- **ЗАДАНИЯ**
a) Воспроизведите без изменений часть отрывка о Пушкине: начните со слов «Про вторую главу» и остановитесь после слов «только и всего).».
b) Что, согласно отрывку о Пушкине, поэт заранее анонсировал про вторую главу?

Хотя, конечно, все скажут, что надо учиться и работать.
Пушкин не угодил друзьям, ожидавшим сатиры, хотя вроде бы он обещал, говорил, что «захлебывается желчью», а написал книжку, которую заботливая мать посоветует читать дочери. «Красотки удалые» промелькнули и ускакали на дрожках, можно не заострять.
Про вторую главу Пушкин заранее анонсировал, что ее ни за что не напечатают. Ну ясно, герой поехал в деревню, там крепостные ужасы, «барство дикое», «крепостная нищета»… Глаза загораются: ладно-ладно, пиши, прочтем в самиздате…
А вот взяли напечатали. Про то, как хорошо быть молодым, жить в деревне, если у тебя большой дом, река, донской жеребец… а потом появляется отличный собеседник, молодой человек своего круга, образованный (богатый). Выясняется при том, что по соседству живет простая, но очень милая семья с двумя хорошенькими дочками.
И это отнюдь не Фонвизин, а наоборот – «красивость, аж дух выматывает!» Неудивительно, что наша тётка вздыхала: ах, я хотела бы быть помещицей в XIX веке… Почитала бы она «записки прабабушки»! (Эксперимент Онегина с «оброком легким» – это фигня, недаром Пушкин о нем больше не вспоминает. Еще один способ разориться, только и всего).

- **ИСХОДНЫЕ МАТЕРИАЛЫ**
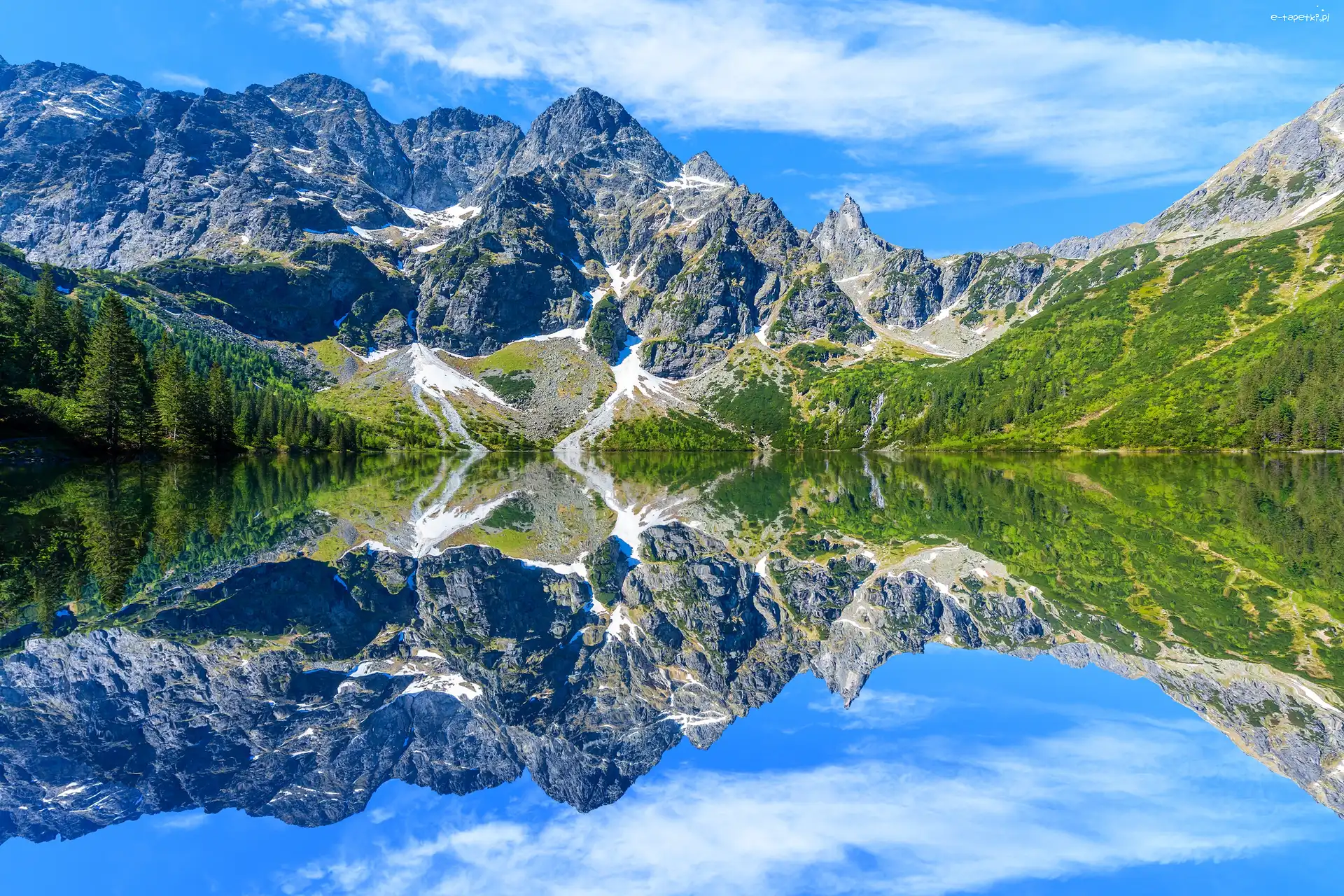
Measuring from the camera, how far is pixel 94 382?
83.1m

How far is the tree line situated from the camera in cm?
7900

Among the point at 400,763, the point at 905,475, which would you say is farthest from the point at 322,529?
the point at 905,475

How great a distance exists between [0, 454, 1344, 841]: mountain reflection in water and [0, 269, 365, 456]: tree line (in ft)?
142

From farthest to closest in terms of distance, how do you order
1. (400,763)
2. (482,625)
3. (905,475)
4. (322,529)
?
(905,475) < (322,529) < (482,625) < (400,763)

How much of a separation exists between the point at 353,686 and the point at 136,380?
97852 mm

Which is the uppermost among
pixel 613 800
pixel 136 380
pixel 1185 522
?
pixel 136 380

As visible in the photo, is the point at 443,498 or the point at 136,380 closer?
the point at 443,498

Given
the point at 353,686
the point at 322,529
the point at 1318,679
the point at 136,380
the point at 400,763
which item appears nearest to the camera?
Answer: the point at 400,763

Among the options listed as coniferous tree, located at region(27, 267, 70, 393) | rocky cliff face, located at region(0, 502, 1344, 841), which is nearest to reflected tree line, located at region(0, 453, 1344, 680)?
rocky cliff face, located at region(0, 502, 1344, 841)

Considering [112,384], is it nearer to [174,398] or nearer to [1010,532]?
[174,398]

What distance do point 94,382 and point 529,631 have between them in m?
90.6

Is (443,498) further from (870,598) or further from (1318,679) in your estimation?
(1318,679)

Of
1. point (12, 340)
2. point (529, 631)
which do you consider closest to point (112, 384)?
point (12, 340)

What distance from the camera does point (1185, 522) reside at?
41656mm
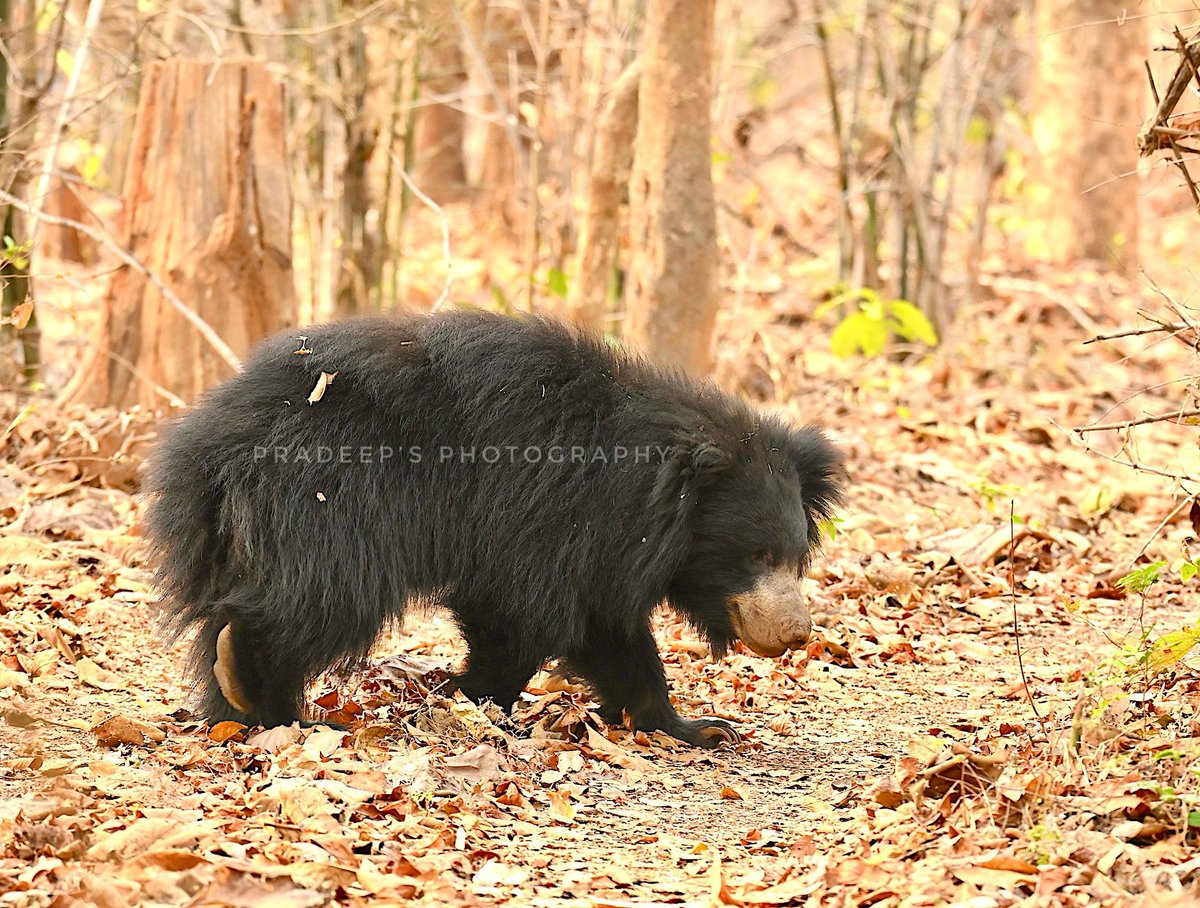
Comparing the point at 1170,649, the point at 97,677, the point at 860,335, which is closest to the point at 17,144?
the point at 97,677

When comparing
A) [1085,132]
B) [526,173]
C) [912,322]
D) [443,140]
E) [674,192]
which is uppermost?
[443,140]

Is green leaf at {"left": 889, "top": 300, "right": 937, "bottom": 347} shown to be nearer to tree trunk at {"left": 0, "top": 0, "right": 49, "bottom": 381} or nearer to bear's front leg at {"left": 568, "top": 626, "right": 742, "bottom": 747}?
bear's front leg at {"left": 568, "top": 626, "right": 742, "bottom": 747}

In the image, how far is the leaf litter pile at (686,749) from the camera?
225cm

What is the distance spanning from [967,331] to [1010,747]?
5.39 metres

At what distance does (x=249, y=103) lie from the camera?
17.9ft

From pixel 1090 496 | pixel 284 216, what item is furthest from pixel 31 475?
pixel 1090 496

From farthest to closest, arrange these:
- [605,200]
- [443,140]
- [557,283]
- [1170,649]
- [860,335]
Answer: [443,140]
[860,335]
[557,283]
[605,200]
[1170,649]

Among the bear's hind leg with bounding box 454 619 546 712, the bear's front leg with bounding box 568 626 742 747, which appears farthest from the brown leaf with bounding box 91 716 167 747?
the bear's front leg with bounding box 568 626 742 747

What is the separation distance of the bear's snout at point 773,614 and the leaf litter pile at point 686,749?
0.94 feet

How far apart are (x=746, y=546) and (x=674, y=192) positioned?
2.37m

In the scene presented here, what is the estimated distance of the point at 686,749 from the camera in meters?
3.46

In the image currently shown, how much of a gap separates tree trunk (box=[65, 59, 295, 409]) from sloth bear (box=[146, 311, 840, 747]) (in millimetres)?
2254

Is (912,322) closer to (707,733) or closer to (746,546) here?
(746,546)

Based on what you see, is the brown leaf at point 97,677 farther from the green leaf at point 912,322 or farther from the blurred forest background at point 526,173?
the green leaf at point 912,322
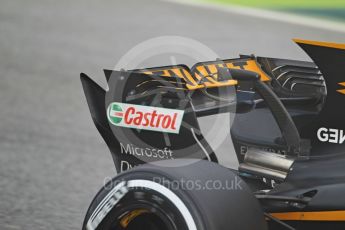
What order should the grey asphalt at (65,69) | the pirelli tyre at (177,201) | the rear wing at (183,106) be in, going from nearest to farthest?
the pirelli tyre at (177,201) → the rear wing at (183,106) → the grey asphalt at (65,69)

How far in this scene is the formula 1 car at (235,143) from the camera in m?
3.21

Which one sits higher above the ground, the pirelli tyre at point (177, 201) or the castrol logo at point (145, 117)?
the castrol logo at point (145, 117)

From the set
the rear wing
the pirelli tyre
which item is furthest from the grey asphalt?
the pirelli tyre

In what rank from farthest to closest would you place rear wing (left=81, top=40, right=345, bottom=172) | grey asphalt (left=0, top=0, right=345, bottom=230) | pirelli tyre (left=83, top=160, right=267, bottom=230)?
grey asphalt (left=0, top=0, right=345, bottom=230), rear wing (left=81, top=40, right=345, bottom=172), pirelli tyre (left=83, top=160, right=267, bottom=230)

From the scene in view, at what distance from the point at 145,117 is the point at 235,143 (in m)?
0.59

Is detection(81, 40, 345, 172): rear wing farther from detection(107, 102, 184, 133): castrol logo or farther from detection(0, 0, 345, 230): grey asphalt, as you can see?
detection(0, 0, 345, 230): grey asphalt

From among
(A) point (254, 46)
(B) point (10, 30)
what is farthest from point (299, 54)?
(B) point (10, 30)

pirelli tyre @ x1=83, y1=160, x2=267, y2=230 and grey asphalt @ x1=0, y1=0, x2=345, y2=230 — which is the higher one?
grey asphalt @ x1=0, y1=0, x2=345, y2=230

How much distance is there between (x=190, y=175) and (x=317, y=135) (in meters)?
0.63

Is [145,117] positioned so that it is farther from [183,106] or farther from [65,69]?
[65,69]

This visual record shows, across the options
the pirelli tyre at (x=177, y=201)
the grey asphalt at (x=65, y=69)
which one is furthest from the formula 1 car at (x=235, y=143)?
the grey asphalt at (x=65, y=69)

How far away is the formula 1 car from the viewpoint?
3205 millimetres

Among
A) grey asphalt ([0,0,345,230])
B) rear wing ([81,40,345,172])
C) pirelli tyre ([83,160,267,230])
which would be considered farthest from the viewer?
grey asphalt ([0,0,345,230])

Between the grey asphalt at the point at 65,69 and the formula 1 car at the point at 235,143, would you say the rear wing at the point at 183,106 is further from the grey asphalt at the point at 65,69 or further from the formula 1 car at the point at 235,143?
the grey asphalt at the point at 65,69
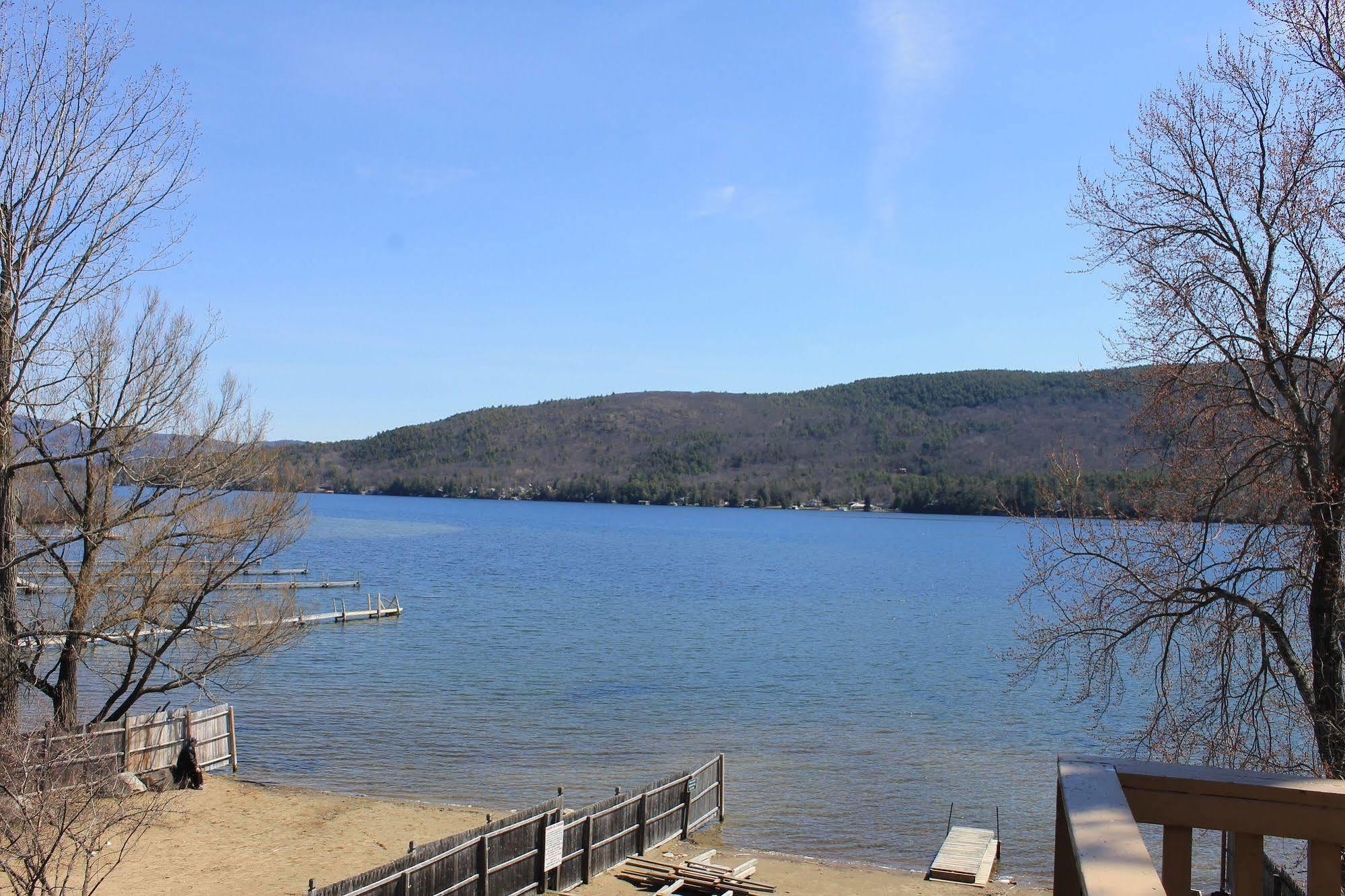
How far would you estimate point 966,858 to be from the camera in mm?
18906

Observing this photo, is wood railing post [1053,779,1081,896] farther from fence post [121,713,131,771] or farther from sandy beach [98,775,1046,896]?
fence post [121,713,131,771]

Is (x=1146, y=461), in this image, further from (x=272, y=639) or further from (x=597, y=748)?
(x=597, y=748)

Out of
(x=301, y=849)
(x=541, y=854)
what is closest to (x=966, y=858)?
(x=541, y=854)

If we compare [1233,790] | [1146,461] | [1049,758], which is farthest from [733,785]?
[1233,790]

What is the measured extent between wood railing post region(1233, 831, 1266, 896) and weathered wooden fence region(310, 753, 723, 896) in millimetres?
10343

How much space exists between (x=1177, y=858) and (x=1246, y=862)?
0.23 m

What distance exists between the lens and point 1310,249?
11.6 m

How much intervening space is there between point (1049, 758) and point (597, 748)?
12.9 metres

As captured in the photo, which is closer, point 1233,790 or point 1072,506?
point 1233,790

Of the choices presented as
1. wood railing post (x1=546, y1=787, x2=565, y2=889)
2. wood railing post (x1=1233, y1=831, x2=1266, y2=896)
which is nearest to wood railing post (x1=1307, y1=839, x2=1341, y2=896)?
wood railing post (x1=1233, y1=831, x2=1266, y2=896)

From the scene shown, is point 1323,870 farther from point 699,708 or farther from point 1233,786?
point 699,708

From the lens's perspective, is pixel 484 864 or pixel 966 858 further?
pixel 966 858

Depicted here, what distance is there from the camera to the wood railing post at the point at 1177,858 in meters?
3.61

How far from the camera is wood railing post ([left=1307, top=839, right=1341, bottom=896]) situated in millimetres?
3590
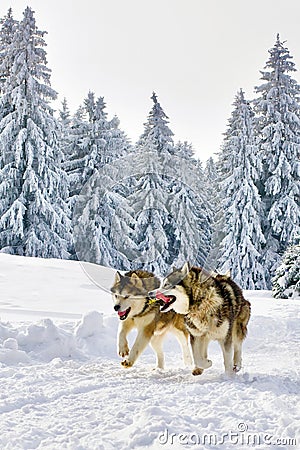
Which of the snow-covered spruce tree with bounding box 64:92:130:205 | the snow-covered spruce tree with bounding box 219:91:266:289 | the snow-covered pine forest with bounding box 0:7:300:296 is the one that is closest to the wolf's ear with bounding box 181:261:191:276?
the snow-covered spruce tree with bounding box 64:92:130:205

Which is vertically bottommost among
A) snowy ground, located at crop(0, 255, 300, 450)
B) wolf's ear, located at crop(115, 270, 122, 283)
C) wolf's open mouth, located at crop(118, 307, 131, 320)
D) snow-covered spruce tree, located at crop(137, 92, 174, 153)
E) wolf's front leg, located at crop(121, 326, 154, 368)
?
snowy ground, located at crop(0, 255, 300, 450)

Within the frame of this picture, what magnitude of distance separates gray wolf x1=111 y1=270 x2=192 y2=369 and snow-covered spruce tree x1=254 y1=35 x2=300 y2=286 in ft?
57.7

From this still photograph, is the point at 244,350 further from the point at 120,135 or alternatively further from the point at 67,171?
the point at 67,171

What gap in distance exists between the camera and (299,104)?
22922 mm

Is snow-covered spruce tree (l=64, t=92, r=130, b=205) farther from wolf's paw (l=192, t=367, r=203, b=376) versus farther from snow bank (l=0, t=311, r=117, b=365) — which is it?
wolf's paw (l=192, t=367, r=203, b=376)

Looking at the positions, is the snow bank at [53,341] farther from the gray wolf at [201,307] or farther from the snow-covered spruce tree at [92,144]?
the snow-covered spruce tree at [92,144]

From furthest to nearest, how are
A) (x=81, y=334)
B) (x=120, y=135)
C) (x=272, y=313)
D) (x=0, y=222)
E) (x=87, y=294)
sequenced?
(x=0, y=222) < (x=120, y=135) < (x=87, y=294) < (x=272, y=313) < (x=81, y=334)

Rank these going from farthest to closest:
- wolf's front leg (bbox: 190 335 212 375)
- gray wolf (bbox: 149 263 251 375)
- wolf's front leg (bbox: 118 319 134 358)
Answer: wolf's front leg (bbox: 118 319 134 358), wolf's front leg (bbox: 190 335 212 375), gray wolf (bbox: 149 263 251 375)

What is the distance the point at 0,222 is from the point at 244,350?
16.2m

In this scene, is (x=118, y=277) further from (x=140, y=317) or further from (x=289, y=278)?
(x=289, y=278)

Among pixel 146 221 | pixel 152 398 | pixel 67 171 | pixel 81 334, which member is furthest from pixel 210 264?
pixel 67 171

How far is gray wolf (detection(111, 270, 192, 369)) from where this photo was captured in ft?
13.3

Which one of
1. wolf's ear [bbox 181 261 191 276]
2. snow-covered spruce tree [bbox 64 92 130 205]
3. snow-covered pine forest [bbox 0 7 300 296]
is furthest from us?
snow-covered pine forest [bbox 0 7 300 296]

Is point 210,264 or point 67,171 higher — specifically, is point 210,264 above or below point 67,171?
below
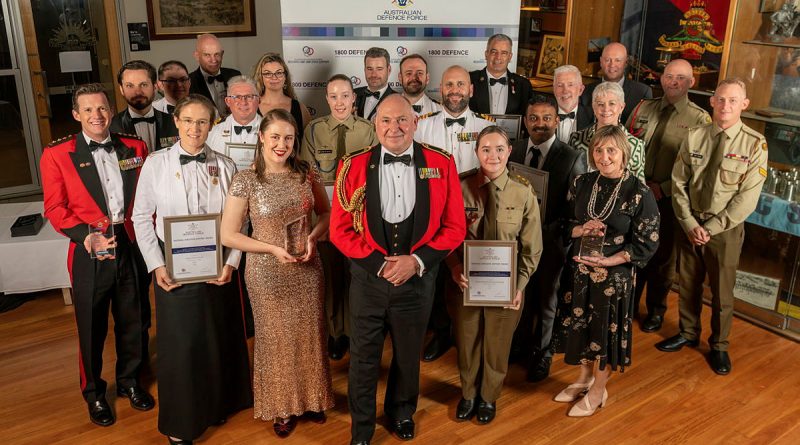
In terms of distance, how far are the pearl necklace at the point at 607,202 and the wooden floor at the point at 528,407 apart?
3.61 ft

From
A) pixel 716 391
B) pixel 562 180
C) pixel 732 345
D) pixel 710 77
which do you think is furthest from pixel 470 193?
pixel 710 77

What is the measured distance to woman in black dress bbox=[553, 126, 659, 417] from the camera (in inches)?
128

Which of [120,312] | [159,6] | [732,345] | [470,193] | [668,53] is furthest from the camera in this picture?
[159,6]

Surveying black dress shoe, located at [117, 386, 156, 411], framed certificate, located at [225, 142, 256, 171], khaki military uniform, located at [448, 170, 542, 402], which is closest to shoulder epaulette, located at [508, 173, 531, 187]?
khaki military uniform, located at [448, 170, 542, 402]

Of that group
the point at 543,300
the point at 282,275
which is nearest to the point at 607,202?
the point at 543,300

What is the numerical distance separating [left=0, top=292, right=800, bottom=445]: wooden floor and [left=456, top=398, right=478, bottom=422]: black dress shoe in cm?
4

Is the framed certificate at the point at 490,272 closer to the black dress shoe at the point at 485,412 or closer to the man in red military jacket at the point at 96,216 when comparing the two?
the black dress shoe at the point at 485,412

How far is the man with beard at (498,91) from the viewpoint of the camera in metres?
4.85

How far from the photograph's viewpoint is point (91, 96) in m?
3.14

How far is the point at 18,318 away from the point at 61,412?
4.54 ft

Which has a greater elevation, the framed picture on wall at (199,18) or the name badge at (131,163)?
the framed picture on wall at (199,18)

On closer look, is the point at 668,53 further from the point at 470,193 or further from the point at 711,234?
the point at 470,193

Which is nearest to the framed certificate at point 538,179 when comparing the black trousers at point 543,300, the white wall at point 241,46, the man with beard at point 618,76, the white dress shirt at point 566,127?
the black trousers at point 543,300

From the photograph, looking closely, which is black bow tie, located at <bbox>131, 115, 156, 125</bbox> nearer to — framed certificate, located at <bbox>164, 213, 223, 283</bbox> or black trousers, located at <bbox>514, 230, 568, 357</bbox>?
framed certificate, located at <bbox>164, 213, 223, 283</bbox>
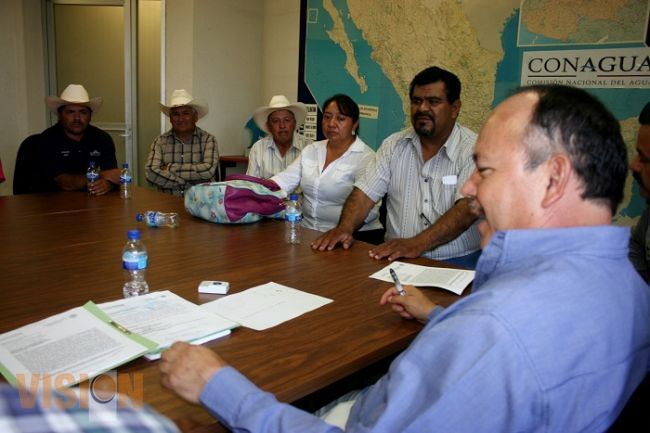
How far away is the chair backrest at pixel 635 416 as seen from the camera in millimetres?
818

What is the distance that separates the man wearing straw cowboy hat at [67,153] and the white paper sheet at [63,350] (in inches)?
89.0

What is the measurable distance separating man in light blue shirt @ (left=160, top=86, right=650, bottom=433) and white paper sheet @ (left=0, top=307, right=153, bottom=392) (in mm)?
143

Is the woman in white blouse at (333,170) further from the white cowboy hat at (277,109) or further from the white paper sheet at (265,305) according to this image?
the white paper sheet at (265,305)

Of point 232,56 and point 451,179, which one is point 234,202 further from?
point 232,56

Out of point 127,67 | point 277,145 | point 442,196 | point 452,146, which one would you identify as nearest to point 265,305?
point 442,196

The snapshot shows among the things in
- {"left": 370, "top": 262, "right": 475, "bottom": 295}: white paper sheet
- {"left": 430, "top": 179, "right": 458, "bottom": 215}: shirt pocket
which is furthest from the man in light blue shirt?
{"left": 430, "top": 179, "right": 458, "bottom": 215}: shirt pocket

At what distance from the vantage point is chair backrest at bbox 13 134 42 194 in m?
3.46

- **ОТВЕТЫ К ЗАДАНИЯМ**
a)
Про вторую главу Пушкин заранее анонсировал, что ее ни за что не напечатают. Ну ясно, герой поехал в деревню, там крепостные ужасы, «барство дикое», «крепостная нищета»… Глаза загораются: ладно-ладно, пиши, прочтем в самиздате…
А вот взяли напечатали. Про то, как хорошо быть молодым, жить в деревне, если у тебя большой дом, река, донской жеребец… а потом появляется отличный собеседник, молодой человек своего круга, образованный (богатый). Выясняется при том, что по соседству живет простая, но очень милая семья с двумя хорошенькими дочками.
И это отнюдь не Фонвизин, а наоборот – «красивость, аж дух выматывает!» Неудивительно, что наша тётка вздыхала: ах, я хотела бы быть помещицей в XIX веке… Почитала бы она «записки прабабушки»! (Эксперимент Онегина с «оброком легким» – это фигня, недаром Пушкин о нем больше не вспоминает. Еще один способ разориться, только и всего).

b) Что ее ни за что не напечатают.